* [Opdrachten]:
**1.** Noem de drie dingen waarvoor oude mensen volgens de tekst over argwaan hun dagelijkse bestaan weigeren in te ruilen.
**2.** Zet de tekst over argwaan voort na de laatste zin.

* [Gegeven tekst]:
ARGWAAN
Het kenmerkt de ouderdom. Oude mensen hebben
het vaak, en ze zijn zeer gemakkelijk in die richting te manoeuvreren. Zij
geloven niemand nog, vermoeden achter elk woord, achter elke intentie, een
complot. Alle politici zijn schurken; het brood dat niet van hun eigen bakker
komt, deugt niet; ze willen zich niet laten behandelen door de inspringdokter. Niet
te verwonderen: hun leven bestaat op den duur uit niets anders dan een
herhaling van steeds dezelfde patronen, handelingen, gewoontes. Zij weigeren
het gemakkelijke overzicht van hun dagdagelijkse bestaan, hoe ingesleten,
voorspelbaar en saai ook, in te ruilen voor een experiment, een onvoorziene
nieuwigheid, een verrassend perspectief. Het enige perspectief waardoor zij
zich nog – noodgedwongen – zullen laten verrassen, is dat van de al te
voorspelbare dood. Maar dat zijn ze eigenlijk al.

* [Gegevens]:
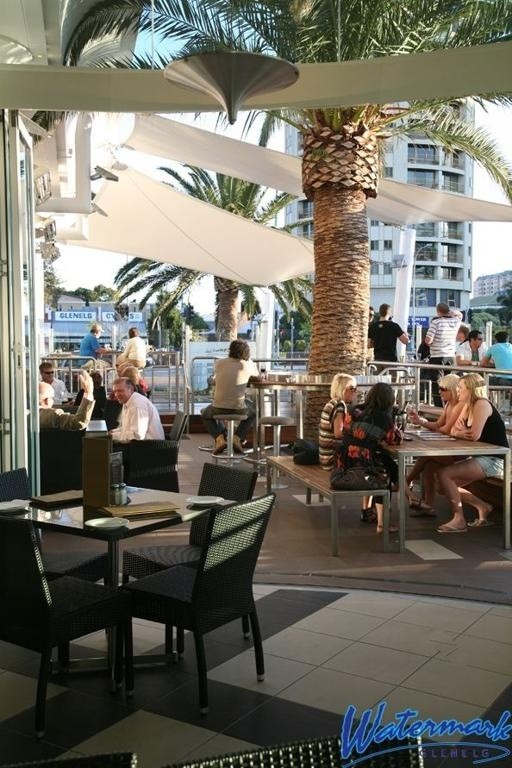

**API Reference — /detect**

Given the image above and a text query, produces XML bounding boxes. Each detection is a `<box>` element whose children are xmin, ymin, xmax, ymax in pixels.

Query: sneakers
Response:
<box><xmin>359</xmin><ymin>507</ymin><xmax>379</xmax><ymax>524</ymax></box>
<box><xmin>146</xmin><ymin>389</ymin><xmax>153</xmax><ymax>400</ymax></box>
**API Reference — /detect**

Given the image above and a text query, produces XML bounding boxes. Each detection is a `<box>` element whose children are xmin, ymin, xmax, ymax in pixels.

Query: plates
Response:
<box><xmin>186</xmin><ymin>503</ymin><xmax>223</xmax><ymax>510</ymax></box>
<box><xmin>186</xmin><ymin>496</ymin><xmax>224</xmax><ymax>505</ymax></box>
<box><xmin>83</xmin><ymin>517</ymin><xmax>131</xmax><ymax>530</ymax></box>
<box><xmin>1</xmin><ymin>499</ymin><xmax>30</xmax><ymax>513</ymax></box>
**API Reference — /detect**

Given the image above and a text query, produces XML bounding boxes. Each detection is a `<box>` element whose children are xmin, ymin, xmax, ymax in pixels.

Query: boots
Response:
<box><xmin>213</xmin><ymin>434</ymin><xmax>228</xmax><ymax>455</ymax></box>
<box><xmin>226</xmin><ymin>434</ymin><xmax>245</xmax><ymax>453</ymax></box>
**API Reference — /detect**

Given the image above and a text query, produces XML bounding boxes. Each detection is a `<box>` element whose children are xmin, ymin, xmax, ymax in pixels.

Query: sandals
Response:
<box><xmin>408</xmin><ymin>497</ymin><xmax>439</xmax><ymax>517</ymax></box>
<box><xmin>376</xmin><ymin>523</ymin><xmax>400</xmax><ymax>534</ymax></box>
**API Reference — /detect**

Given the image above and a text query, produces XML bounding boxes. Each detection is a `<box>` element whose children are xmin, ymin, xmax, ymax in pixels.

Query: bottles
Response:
<box><xmin>110</xmin><ymin>483</ymin><xmax>128</xmax><ymax>506</ymax></box>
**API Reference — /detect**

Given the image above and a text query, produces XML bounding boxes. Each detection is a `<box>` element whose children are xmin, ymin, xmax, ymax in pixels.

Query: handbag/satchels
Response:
<box><xmin>285</xmin><ymin>438</ymin><xmax>318</xmax><ymax>465</ymax></box>
<box><xmin>329</xmin><ymin>463</ymin><xmax>387</xmax><ymax>490</ymax></box>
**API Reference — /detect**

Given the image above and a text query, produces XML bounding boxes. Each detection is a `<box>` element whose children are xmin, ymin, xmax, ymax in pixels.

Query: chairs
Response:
<box><xmin>1</xmin><ymin>352</ymin><xmax>512</xmax><ymax>767</ymax></box>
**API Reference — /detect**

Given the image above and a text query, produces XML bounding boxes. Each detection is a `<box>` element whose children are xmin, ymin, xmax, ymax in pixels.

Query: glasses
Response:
<box><xmin>347</xmin><ymin>388</ymin><xmax>357</xmax><ymax>392</ymax></box>
<box><xmin>42</xmin><ymin>371</ymin><xmax>54</xmax><ymax>374</ymax></box>
<box><xmin>439</xmin><ymin>387</ymin><xmax>447</xmax><ymax>391</ymax></box>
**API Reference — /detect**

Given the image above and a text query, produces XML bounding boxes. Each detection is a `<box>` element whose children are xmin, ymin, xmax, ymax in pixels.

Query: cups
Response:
<box><xmin>399</xmin><ymin>352</ymin><xmax>421</xmax><ymax>362</ymax></box>
<box><xmin>354</xmin><ymin>375</ymin><xmax>391</xmax><ymax>384</ymax></box>
<box><xmin>395</xmin><ymin>414</ymin><xmax>407</xmax><ymax>436</ymax></box>
<box><xmin>290</xmin><ymin>371</ymin><xmax>327</xmax><ymax>383</ymax></box>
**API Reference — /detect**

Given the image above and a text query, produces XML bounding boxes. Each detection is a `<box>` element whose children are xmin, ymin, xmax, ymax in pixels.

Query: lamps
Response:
<box><xmin>89</xmin><ymin>164</ymin><xmax>119</xmax><ymax>183</ymax></box>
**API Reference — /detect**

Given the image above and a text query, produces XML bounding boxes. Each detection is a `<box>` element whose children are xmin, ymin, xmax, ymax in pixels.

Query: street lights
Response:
<box><xmin>412</xmin><ymin>241</ymin><xmax>435</xmax><ymax>360</ymax></box>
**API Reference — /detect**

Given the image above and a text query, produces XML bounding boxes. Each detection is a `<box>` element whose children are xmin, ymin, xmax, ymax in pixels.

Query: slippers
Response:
<box><xmin>434</xmin><ymin>524</ymin><xmax>468</xmax><ymax>533</ymax></box>
<box><xmin>467</xmin><ymin>518</ymin><xmax>496</xmax><ymax>527</ymax></box>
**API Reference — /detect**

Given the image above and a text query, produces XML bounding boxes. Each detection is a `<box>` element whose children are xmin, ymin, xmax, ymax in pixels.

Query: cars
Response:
<box><xmin>404</xmin><ymin>351</ymin><xmax>429</xmax><ymax>365</ymax></box>
<box><xmin>60</xmin><ymin>350</ymin><xmax>85</xmax><ymax>383</ymax></box>
<box><xmin>146</xmin><ymin>354</ymin><xmax>155</xmax><ymax>369</ymax></box>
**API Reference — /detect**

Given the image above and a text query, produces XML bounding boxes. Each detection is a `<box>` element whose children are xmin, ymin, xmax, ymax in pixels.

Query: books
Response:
<box><xmin>102</xmin><ymin>499</ymin><xmax>180</xmax><ymax>517</ymax></box>
<box><xmin>28</xmin><ymin>488</ymin><xmax>84</xmax><ymax>510</ymax></box>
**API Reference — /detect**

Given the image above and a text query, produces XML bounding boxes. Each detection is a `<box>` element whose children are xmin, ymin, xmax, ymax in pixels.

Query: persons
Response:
<box><xmin>110</xmin><ymin>376</ymin><xmax>166</xmax><ymax>443</ymax></box>
<box><xmin>368</xmin><ymin>302</ymin><xmax>512</xmax><ymax>407</ymax></box>
<box><xmin>35</xmin><ymin>322</ymin><xmax>148</xmax><ymax>430</ymax></box>
<box><xmin>436</xmin><ymin>371</ymin><xmax>509</xmax><ymax>532</ymax></box>
<box><xmin>334</xmin><ymin>382</ymin><xmax>437</xmax><ymax>532</ymax></box>
<box><xmin>201</xmin><ymin>340</ymin><xmax>260</xmax><ymax>454</ymax></box>
<box><xmin>317</xmin><ymin>373</ymin><xmax>386</xmax><ymax>524</ymax></box>
<box><xmin>405</xmin><ymin>372</ymin><xmax>470</xmax><ymax>518</ymax></box>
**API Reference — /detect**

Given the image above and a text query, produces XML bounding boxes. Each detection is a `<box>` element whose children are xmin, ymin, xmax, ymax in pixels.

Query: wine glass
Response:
<box><xmin>260</xmin><ymin>364</ymin><xmax>266</xmax><ymax>382</ymax></box>
<box><xmin>406</xmin><ymin>404</ymin><xmax>416</xmax><ymax>428</ymax></box>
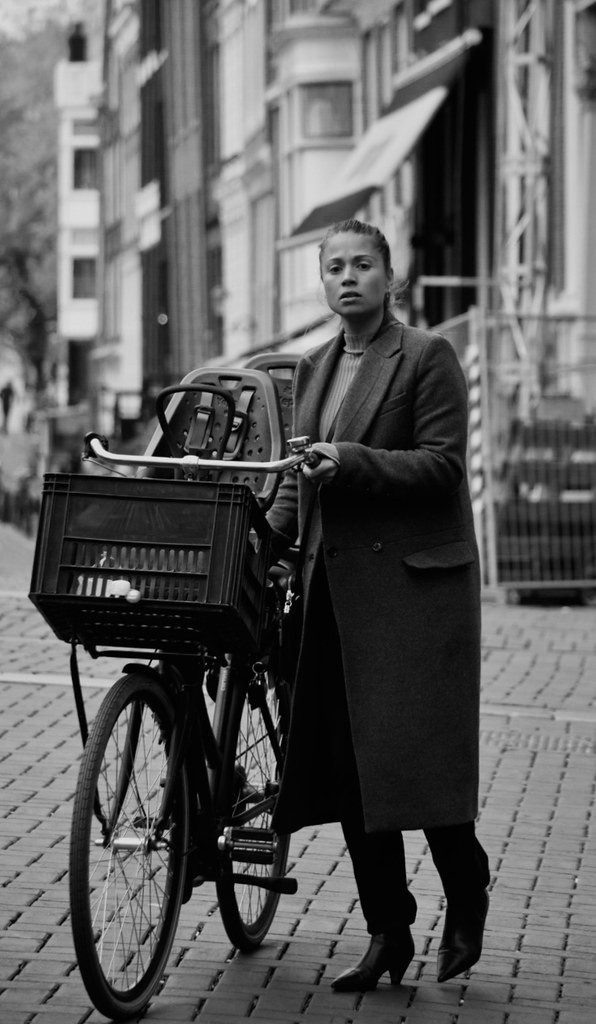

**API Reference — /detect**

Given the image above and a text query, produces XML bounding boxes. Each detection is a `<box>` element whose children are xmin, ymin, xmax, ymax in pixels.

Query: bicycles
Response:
<box><xmin>29</xmin><ymin>434</ymin><xmax>320</xmax><ymax>1024</ymax></box>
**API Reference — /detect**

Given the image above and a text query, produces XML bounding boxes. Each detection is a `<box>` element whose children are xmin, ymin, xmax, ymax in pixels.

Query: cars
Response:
<box><xmin>0</xmin><ymin>389</ymin><xmax>87</xmax><ymax>537</ymax></box>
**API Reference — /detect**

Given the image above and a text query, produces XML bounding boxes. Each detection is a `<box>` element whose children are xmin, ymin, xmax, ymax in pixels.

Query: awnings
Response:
<box><xmin>273</xmin><ymin>30</ymin><xmax>492</xmax><ymax>255</ymax></box>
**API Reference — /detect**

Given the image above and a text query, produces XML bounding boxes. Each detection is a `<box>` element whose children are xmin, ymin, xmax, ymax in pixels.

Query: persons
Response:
<box><xmin>67</xmin><ymin>19</ymin><xmax>88</xmax><ymax>62</ymax></box>
<box><xmin>0</xmin><ymin>381</ymin><xmax>15</xmax><ymax>429</ymax></box>
<box><xmin>245</xmin><ymin>220</ymin><xmax>491</xmax><ymax>991</ymax></box>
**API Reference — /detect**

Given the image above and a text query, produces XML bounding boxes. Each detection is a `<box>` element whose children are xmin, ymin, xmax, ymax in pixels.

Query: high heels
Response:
<box><xmin>330</xmin><ymin>918</ymin><xmax>416</xmax><ymax>993</ymax></box>
<box><xmin>437</xmin><ymin>890</ymin><xmax>490</xmax><ymax>983</ymax></box>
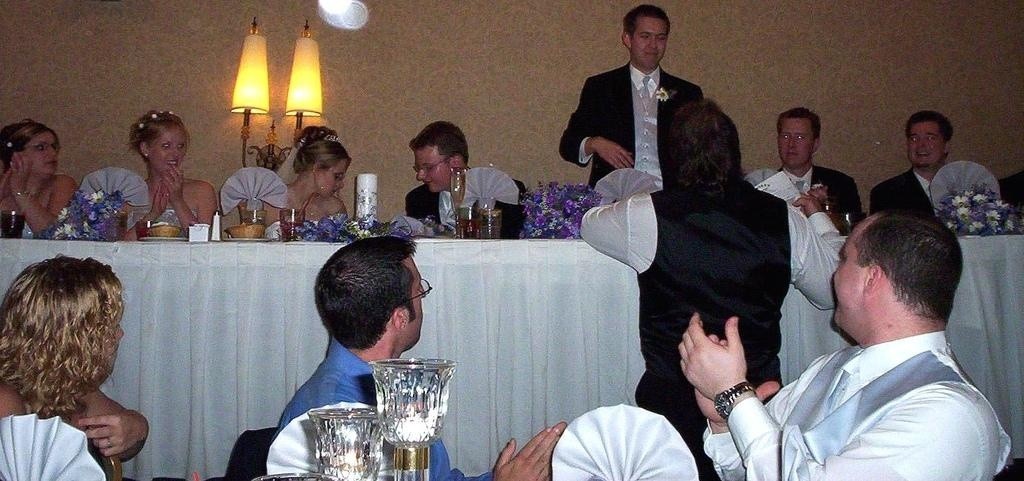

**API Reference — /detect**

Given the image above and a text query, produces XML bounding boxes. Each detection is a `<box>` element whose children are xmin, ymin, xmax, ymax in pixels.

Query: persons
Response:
<box><xmin>234</xmin><ymin>125</ymin><xmax>352</xmax><ymax>230</ymax></box>
<box><xmin>0</xmin><ymin>255</ymin><xmax>149</xmax><ymax>481</ymax></box>
<box><xmin>679</xmin><ymin>211</ymin><xmax>1009</xmax><ymax>481</ymax></box>
<box><xmin>270</xmin><ymin>235</ymin><xmax>568</xmax><ymax>481</ymax></box>
<box><xmin>127</xmin><ymin>110</ymin><xmax>218</xmax><ymax>238</ymax></box>
<box><xmin>745</xmin><ymin>107</ymin><xmax>861</xmax><ymax>236</ymax></box>
<box><xmin>869</xmin><ymin>110</ymin><xmax>954</xmax><ymax>226</ymax></box>
<box><xmin>403</xmin><ymin>121</ymin><xmax>527</xmax><ymax>239</ymax></box>
<box><xmin>583</xmin><ymin>97</ymin><xmax>848</xmax><ymax>481</ymax></box>
<box><xmin>0</xmin><ymin>119</ymin><xmax>79</xmax><ymax>240</ymax></box>
<box><xmin>560</xmin><ymin>4</ymin><xmax>704</xmax><ymax>191</ymax></box>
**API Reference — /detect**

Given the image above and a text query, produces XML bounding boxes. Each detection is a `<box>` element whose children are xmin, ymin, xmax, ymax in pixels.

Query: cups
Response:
<box><xmin>307</xmin><ymin>405</ymin><xmax>384</xmax><ymax>480</ymax></box>
<box><xmin>0</xmin><ymin>209</ymin><xmax>24</xmax><ymax>238</ymax></box>
<box><xmin>458</xmin><ymin>207</ymin><xmax>481</xmax><ymax>239</ymax></box>
<box><xmin>480</xmin><ymin>210</ymin><xmax>503</xmax><ymax>239</ymax></box>
<box><xmin>278</xmin><ymin>207</ymin><xmax>306</xmax><ymax>240</ymax></box>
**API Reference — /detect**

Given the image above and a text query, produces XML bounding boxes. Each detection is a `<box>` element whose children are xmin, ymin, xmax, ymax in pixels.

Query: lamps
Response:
<box><xmin>230</xmin><ymin>15</ymin><xmax>326</xmax><ymax>168</ymax></box>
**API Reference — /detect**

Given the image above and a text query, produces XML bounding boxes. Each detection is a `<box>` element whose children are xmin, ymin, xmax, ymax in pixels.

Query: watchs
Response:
<box><xmin>714</xmin><ymin>382</ymin><xmax>755</xmax><ymax>418</ymax></box>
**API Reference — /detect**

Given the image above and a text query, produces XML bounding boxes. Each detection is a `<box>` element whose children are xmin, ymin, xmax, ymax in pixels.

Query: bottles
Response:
<box><xmin>355</xmin><ymin>173</ymin><xmax>377</xmax><ymax>226</ymax></box>
<box><xmin>209</xmin><ymin>210</ymin><xmax>221</xmax><ymax>243</ymax></box>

* [Antwoorden]:
**1.** een experiment, een onvoorziene nieuwigheid, een verrassend perspectief

**2.**
De argwaan van oude mensen – die ook jong
kunnen zijn in jaren – is ingegeven door teleurstelling. Maar ook door
vermoeidheid en zelfs luiheid. Door verbittering. Argwaan, inderdaad bitter van
smaak, berust op gemakzucht die geslotenheid dicteert voor datgene waardoor je
op een aangename manier een dimensie, hoe klein ook, aan je leven zou kunnen
toevoegen. Argwaan is vrijwillig gekozen verarming. Omdat je er niet echt fier
op kunt zijn, op zo’n houding, geef je er een vertaling aan: de klein geworden
wereld is dan een groot complot; de mensen hebben het op jou gemunt; je kunt
maar beter op je hoede zijn want het gevaar schuilt in een klein hoekje en een
ongeluk komt nooit alleen. ‘Dat kunnen ze ons niet meer afpakken’ is een bij
argwanende zielen vaak genoteerde oneliner.
Maar eigenlijk ben je dan al zo dood als een
pier. Wie zich niet meer wil laten verrassen, had maar beter al kunnen verast
zijn, bij manier van spreken met een goedkope woordspeling (die daarenboven
enkel in het Nederlands mogelijk is).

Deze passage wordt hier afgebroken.